*Texte du document:*

****************************************

De l'obligation familiale, ou le choix de son destin
Petit, ou les Ogres-Dieux, un conte, une fable, une histoire hors du commun, pour un "petit" bonhomme, pas plus haut que trois pommes (au moins à sa naissance), mais qui va modifier le paysage familiale...
Du plus jeune et plus petit des Ogres, c’est toute l’histoire d’une famille et de ses membres qui est contée. Héritage, coutumes, tiraillements... Un superbe récit gothique autour du déterminisme familial.
Petit est le fils du Roi-Ogre. À peine plus grand qu’un simple humain, il porte sur lui le signe de la dégénérescence familiale qui rend chaque génération plus petite que la précédente à force de consanguinité. Son père veut sa mort, mais sa mère voit en lui la possible régénération de la famille puisqu’il pourrait s’accoupler à une humaine tel que le fit jadis le Fondateur de la lignée.
Elle le confie alors à la tante Desdée, la plus ancienne d’entre eux, qui, déshonorée en raison de son amour pour les humains, vit recluse dans une partie de l’immense château. Seulement voilà, contrairement au souhait de sa mère, elle tentera d’élever Petit à l’inverse des mœurs familiales...
Tiraillé entre les pulsions violentes dont il a hérité et l’éducation humaniste qu’il a reçu de Desdée, Petit cherche sa place et veux survivre à l’appétit vorace de sa famille.
Un récit construit sous deux axes narratifs : la bande dessinée raconte l’histoire de Petit, tandis que les textes illustrés se concentrent sur la vie des différents souverains depuis le Fondateur.

****************************************

*Matériel extrait:*
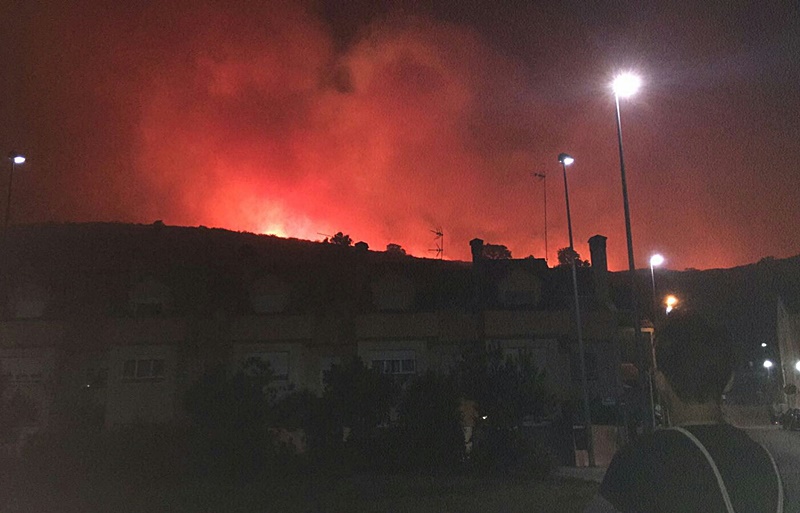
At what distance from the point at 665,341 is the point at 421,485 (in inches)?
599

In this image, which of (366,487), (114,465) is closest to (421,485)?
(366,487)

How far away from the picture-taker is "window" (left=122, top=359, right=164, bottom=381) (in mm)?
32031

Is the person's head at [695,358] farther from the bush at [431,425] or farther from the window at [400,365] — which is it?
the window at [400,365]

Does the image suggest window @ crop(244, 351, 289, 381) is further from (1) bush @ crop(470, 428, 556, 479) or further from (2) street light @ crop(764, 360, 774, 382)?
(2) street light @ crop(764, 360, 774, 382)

****************************************

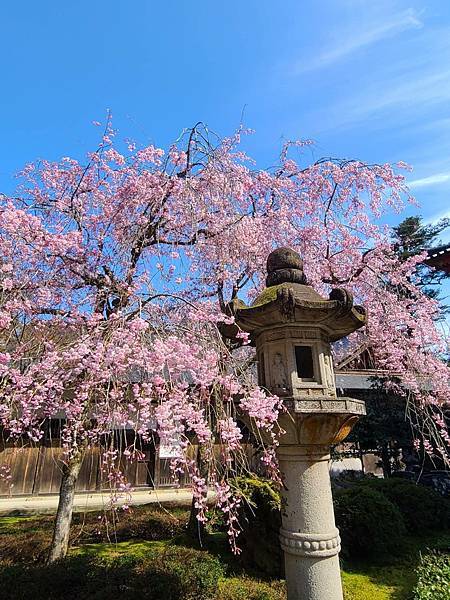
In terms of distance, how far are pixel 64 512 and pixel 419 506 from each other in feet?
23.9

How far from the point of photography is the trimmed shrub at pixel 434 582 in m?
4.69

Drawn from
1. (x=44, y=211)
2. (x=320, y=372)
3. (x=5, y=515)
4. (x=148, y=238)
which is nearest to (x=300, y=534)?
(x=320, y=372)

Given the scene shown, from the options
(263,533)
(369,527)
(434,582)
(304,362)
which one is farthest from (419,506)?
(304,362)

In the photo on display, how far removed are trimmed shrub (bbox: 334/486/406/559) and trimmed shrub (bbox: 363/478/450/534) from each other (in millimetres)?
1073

****************************************

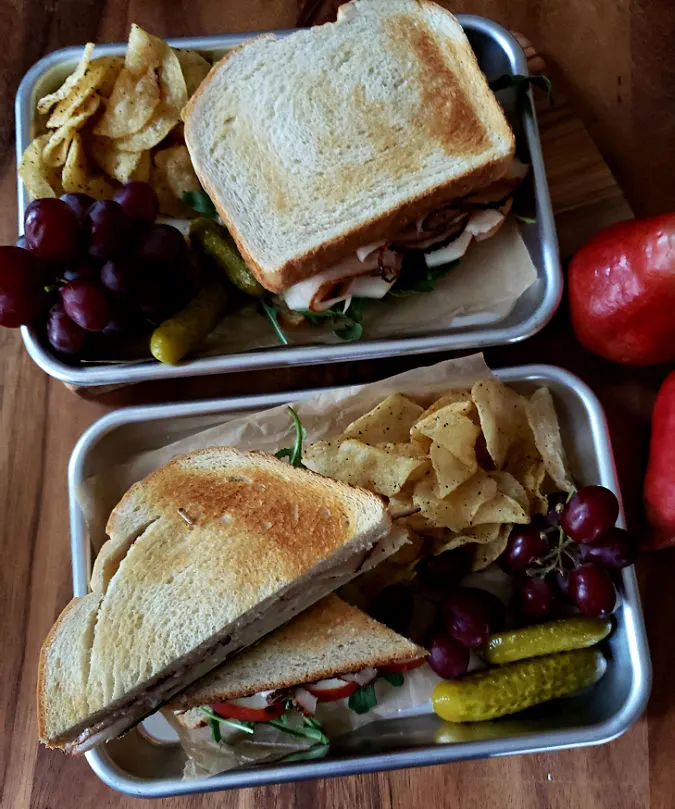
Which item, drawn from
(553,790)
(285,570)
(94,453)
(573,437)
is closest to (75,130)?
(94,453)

****************************************

*Objectif:*
Répondez à ces questions à l'aide du texte sur les Ogres-Dieux.
1. De qui Petit est-il le fils ?
2. À qui sa mère confie-t-elle Petit ?
3. Sur quoi portent les textes illustrés du récit ?

*Réponse attendue:*
1. Petit est le fils du Roi-Ogre.
2. Elle le confie à la tante Desdée.
3. Ils portent sur la vie des différents souverains depuis le Fondateur.